Aralık sabahları göğsümü içindekini şakımaya namüsit bırakmış bir kafese benzetirim.
Susak canlılardan hücre barındıran aşka yeltenmek onu biraz daha zora sokar ya da yüceltir.
Kesik ilerleyen nehirlerde tanıdım, rüyalarım çoğuna cömert olan ev sahibi.
Yokuşa uzanmış tarlalarda ırgat cömert bir tanrının armağanı olan yaşamda bulunmak üzere.
Karşılıksız ikram edilen her şeyde bir kötülük bir hata arayanın adı oldu insan.

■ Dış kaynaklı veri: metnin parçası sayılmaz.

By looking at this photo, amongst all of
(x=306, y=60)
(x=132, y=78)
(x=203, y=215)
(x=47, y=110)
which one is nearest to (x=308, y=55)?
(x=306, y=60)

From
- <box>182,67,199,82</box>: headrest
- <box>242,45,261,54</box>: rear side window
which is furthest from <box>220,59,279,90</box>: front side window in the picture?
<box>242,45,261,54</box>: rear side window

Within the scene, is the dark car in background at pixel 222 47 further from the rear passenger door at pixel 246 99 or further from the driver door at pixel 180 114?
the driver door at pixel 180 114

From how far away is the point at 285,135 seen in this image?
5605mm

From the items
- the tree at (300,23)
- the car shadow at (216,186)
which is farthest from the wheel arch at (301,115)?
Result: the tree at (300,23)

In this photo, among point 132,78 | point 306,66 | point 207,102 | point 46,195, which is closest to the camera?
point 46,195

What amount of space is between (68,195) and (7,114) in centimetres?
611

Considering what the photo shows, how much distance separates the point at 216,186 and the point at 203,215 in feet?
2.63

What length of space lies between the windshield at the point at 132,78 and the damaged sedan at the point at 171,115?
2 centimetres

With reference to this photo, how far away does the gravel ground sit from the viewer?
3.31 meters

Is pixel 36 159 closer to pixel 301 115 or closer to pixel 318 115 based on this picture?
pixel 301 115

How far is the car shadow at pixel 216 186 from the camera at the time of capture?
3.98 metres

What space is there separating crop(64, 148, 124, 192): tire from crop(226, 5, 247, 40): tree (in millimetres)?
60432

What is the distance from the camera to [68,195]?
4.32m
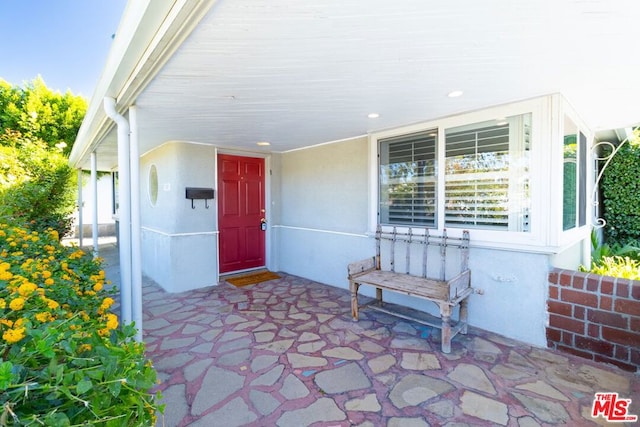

Dibe vuruşlardan yükselmek dünyayı kendine düşman saymadan olanaklı değildi
Ben güvenin değerini korku ile kıyaslayanlardan olacaktım
ruhumdan çıkmayan duyguların koynuma sokmak istediği kadınla.
Olamayacaksam da korkum yok güven bana güvenmemekte haklısın.
Çöpten ev kurdularda gönülden yuva kurmak her babayiğidin harcı değil
Emek babalardan kalan miraslarla ölçülemeyecek kadar değerli
Sonbaharda dökülen bir yaprağa tütün sarmak ağustosun sıcağında ter akıtmak gibi.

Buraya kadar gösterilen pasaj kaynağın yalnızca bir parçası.